BEGIN EXTRACTED INFORMATION

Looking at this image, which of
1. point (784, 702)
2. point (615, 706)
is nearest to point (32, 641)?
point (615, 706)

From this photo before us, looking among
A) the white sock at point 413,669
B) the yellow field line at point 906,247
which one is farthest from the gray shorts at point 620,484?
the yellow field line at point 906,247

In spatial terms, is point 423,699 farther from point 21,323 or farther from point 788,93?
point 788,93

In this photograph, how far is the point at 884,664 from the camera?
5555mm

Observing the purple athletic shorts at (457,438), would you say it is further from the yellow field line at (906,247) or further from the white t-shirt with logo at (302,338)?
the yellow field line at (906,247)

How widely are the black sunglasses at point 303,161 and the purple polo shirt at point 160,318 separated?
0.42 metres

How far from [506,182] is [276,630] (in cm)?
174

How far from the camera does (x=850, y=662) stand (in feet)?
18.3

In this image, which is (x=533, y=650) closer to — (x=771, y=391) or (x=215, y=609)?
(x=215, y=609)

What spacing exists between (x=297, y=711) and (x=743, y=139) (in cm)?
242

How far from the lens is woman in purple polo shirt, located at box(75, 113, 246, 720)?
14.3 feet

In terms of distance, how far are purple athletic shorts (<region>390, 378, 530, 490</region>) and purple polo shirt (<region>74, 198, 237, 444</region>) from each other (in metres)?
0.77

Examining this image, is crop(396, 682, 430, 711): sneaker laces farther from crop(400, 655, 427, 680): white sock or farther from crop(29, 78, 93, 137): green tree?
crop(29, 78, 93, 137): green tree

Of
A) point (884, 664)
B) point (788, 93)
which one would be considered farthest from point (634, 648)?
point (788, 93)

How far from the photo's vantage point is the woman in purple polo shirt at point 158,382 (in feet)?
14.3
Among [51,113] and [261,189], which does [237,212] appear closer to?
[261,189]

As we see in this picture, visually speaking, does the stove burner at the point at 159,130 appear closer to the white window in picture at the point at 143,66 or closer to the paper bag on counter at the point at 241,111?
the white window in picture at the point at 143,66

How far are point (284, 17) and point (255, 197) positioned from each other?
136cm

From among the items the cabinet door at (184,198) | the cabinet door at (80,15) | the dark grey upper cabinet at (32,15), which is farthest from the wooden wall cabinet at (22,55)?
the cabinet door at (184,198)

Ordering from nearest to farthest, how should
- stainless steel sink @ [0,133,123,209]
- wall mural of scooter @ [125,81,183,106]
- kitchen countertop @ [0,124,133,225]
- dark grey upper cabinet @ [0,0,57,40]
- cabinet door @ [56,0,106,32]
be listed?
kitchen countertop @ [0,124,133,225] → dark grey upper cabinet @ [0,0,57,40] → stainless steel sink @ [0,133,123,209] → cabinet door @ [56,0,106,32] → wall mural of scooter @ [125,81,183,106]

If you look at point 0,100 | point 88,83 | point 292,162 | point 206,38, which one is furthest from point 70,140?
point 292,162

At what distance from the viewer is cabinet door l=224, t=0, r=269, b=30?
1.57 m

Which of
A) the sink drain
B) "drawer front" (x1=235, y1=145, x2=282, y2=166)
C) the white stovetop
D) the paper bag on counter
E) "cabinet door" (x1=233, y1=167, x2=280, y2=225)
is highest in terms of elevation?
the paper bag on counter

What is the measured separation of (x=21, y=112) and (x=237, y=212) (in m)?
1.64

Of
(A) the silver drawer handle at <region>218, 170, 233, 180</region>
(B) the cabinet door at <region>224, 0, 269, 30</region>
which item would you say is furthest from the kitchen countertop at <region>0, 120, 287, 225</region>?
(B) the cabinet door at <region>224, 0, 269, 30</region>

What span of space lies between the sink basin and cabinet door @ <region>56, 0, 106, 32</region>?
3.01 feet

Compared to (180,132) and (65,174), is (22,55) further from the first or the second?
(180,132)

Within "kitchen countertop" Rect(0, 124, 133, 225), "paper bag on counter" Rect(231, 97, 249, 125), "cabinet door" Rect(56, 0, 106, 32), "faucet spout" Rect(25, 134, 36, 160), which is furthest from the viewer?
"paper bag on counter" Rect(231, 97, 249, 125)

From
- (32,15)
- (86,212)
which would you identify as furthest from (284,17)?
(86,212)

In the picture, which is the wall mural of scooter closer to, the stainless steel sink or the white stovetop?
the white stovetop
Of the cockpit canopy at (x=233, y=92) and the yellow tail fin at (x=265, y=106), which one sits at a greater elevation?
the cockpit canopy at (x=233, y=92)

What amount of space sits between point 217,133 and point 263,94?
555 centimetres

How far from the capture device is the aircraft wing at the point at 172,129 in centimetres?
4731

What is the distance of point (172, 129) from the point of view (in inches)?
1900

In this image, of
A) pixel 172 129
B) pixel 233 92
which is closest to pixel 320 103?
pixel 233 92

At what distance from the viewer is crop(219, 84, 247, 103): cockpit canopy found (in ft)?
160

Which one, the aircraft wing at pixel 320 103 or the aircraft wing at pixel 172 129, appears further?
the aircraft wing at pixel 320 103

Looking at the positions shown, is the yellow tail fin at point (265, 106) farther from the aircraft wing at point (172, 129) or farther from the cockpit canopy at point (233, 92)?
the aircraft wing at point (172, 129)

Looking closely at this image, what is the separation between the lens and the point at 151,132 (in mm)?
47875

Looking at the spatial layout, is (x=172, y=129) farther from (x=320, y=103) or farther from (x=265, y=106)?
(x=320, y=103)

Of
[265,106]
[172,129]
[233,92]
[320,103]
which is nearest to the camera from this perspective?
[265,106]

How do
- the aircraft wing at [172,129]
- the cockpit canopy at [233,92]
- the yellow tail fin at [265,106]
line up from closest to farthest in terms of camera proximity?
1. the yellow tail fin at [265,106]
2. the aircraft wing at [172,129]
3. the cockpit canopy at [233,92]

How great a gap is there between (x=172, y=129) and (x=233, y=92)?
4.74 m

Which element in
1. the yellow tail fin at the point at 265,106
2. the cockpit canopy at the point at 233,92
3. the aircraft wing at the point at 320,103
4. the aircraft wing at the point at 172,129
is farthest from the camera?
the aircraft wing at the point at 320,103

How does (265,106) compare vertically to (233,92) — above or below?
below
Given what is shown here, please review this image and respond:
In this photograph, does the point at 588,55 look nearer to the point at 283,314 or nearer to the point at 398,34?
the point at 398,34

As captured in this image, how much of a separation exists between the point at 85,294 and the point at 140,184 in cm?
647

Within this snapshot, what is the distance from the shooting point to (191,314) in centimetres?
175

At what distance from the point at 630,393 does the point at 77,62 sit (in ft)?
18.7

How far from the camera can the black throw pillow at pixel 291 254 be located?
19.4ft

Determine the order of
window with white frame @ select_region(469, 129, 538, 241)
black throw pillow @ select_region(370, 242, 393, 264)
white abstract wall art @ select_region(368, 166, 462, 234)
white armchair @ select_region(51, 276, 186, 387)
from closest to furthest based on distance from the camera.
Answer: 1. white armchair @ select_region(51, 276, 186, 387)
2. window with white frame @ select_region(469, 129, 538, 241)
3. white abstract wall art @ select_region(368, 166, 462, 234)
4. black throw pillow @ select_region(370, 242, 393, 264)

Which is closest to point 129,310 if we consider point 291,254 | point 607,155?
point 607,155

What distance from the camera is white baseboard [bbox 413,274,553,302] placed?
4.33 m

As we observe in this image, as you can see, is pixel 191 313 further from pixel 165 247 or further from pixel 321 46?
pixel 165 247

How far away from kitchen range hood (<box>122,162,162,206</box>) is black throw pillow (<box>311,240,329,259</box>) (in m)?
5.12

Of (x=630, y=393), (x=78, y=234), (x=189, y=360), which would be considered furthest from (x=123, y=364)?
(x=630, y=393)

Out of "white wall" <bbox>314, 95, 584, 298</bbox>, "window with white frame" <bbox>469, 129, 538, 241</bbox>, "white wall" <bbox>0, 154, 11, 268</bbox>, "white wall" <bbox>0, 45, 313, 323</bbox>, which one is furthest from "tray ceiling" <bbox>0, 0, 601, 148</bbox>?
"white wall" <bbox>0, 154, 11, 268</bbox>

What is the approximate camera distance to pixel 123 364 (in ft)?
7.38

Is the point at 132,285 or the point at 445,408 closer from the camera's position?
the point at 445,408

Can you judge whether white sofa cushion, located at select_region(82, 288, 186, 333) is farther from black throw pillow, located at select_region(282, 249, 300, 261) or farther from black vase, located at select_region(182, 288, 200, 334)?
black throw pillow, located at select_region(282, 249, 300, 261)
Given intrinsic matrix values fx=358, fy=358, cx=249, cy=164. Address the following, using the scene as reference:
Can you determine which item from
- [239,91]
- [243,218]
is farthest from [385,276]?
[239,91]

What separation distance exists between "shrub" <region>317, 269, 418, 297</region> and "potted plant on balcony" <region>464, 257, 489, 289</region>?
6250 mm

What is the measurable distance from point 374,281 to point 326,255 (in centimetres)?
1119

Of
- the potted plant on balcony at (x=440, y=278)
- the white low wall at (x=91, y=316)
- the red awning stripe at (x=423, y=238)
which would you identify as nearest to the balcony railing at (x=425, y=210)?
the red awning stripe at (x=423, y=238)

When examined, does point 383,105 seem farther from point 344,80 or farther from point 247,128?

END EXTRACTED INFORMATION

■ **SHORT EXERCISE**: Beginning at the line that holds "What distance from the camera", reproduce each line of the records above down to and including the last one.

■ **WRITTEN SOLUTION**:
What distance from the camera is white baseboard [bbox 413,274,553,302] placed?
4.33 m

As we observe in this image, as you can see, is pixel 191 313 further from pixel 165 247 or further from pixel 321 46?
pixel 165 247

How far away from kitchen range hood (<box>122,162,162,206</box>) is black throw pillow (<box>311,240,329,259</box>) (in m)?
5.12

Of (x=630, y=393), (x=78, y=234), (x=189, y=360), which would be considered furthest from (x=123, y=364)?
(x=630, y=393)

Out of "white wall" <bbox>314, 95, 584, 298</bbox>, "window with white frame" <bbox>469, 129, 538, 241</bbox>, "white wall" <bbox>0, 154, 11, 268</bbox>, "white wall" <bbox>0, 45, 313, 323</bbox>, which one is furthest from "tray ceiling" <bbox>0, 0, 601, 148</bbox>?
"white wall" <bbox>0, 154, 11, 268</bbox>

What is the approximate camera distance to pixel 123 364 (in ft)?
7.38

Is the point at 132,285 or the point at 445,408 closer from the camera's position?
the point at 445,408

Can you judge whether white sofa cushion, located at select_region(82, 288, 186, 333) is farther from black throw pillow, located at select_region(282, 249, 300, 261) or farther from black vase, located at select_region(182, 288, 200, 334)?
black throw pillow, located at select_region(282, 249, 300, 261)
Given intrinsic matrix values fx=358, fy=358, cx=249, cy=164. Address the following, using the scene as reference:
Can you determine which item from
- [239,91]
- [243,218]
is farthest from [385,276]?
[239,91]

What separation distance exists between "shrub" <region>317, 269, 418, 297</region> and "potted plant on balcony" <region>464, 257, 489, 289</region>?
6250 mm

What is the measurable distance from point 374,281 to point 326,255 (in centimetres)?
1119

Of
- the potted plant on balcony at (x=440, y=278)
- the white low wall at (x=91, y=316)
- the red awning stripe at (x=423, y=238)
which would you identify as nearest to the balcony railing at (x=425, y=210)?
the red awning stripe at (x=423, y=238)

When examined, does point 383,105 seem farther from point 344,80 or farther from point 247,128?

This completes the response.